_ESTRATTO SELEZIONATO_.
>>
La pala di San Zaccaria, dipinta in tarda età, è la summa dell’opera di un artista “sempreverde”

​Antonio Paolucci

 

Bisogna avere in mente il Longhi di Viatico per cinque secoli di pittura veneziana del 1946, quando sostiamo di fronte alla pala firmata “Joannes Bellinus” e data al 1505, collocata sulla parete sinistra all’interno della chiesa veneziana di San Zaccaria, non lontano da San Marco.
Nel 1505 Giovanni Bellini ha più di settant’anni. Non ci è nota la data della sua nascita, sappiamo però che morì nel 1516. Il cronista veneziano Marin Sanudo registra l’evento nel suo diario con questo elogio funebre: «optimo pintor la cui fama è nota in tutto il mondo et cussi vecchio come l’era, dipinzeva per excellentia».
Dieci anni prima, nel 1506, Albrecht Dürer, a Venezia in occasione del suo secondo viaggio italiano, scrivendo all’amico Willibald Pirckheimer a Norimberga, affermava essere Giovanni Bellini molto vecchio ma ancora il migliore nell’arte della pittura sulla piazza di Venezia. Un giudizio come questo da parte di un artista della levatura di Dürer, è il riconoscimento oggettivamente più alto e veritiero che mai sia stato fatto alla fase ultima della pittura belliniana.
<<
_DATI FORNITI_.
>>
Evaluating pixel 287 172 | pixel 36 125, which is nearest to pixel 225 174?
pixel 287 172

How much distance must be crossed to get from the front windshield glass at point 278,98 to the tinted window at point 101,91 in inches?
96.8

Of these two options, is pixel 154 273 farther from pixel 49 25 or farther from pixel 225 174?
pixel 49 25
<<
_ISTRUZIONI_.
(a) Ripeti il passo del brano sulla pala di San Zaccaria che comincia con "Nel 1505 Giovanni" e prosegue fino a "della pittura belliniana.".
(b) Scrivi il seguito del brano sulla pala di San Zaccaria.
I dati non hanno alcun legame con il brano sulla pala di San Zaccaria.

_SOLUZIONI_.
(a)
Nel 1505 Giovanni Bellini ha più di settant’anni. Non ci è nota la data della sua nascita, sappiamo però che morì nel 1516. Il cronista veneziano Marin Sanudo registra l’evento nel suo diario con questo elogio funebre: «optimo pintor la cui fama è nota in tutto il mondo et cussi vecchio come l’era, dipinzeva per excellentia».
Dieci anni prima, nel 1506, Albrecht Dürer, a Venezia in occasione del suo secondo viaggio italiano, scrivendo all’amico Willibald Pirckheimer a Norimberga, affermava essere Giovanni Bellini molto vecchio ma ancora il migliore nell’arte della pittura sulla piazza di Venezia. Un giudizio come questo da parte di un artista della levatura di Dürer, è il riconoscimento oggettivamente più alto e veritiero che mai sia stato fatto alla fase ultima della pittura belliniana.

(b)
La pala di San Zaccaria, di fronte a noi nel rosso fiammante che incendia la veste del san Girolamo, trema di luce diffusa e di ombre leggere nello spazio architettonico che la ospita. È la sintesi, è l’ultimo fiore di un percorso artistico glorioso che attraversa poco meno di un secolo e che Roberto Longhi così riassume: «[Bellini] uomo di meditazioni instancabili, mai pago di evocare l’antico, di intendere il nuovo e di provarli, egli fu tutto quel che si dice: prima bizantino e gotico, poi mantegnesco e padovano, poi sulle tracce di Piero e di Antonello, in ultimo fin giorgionesco. Eppure sempre lui: caldo sangue, alito accorato accordo pieno e profondo tra l’uomo, le orme dell’uomo fattosi storia e il manto della natura».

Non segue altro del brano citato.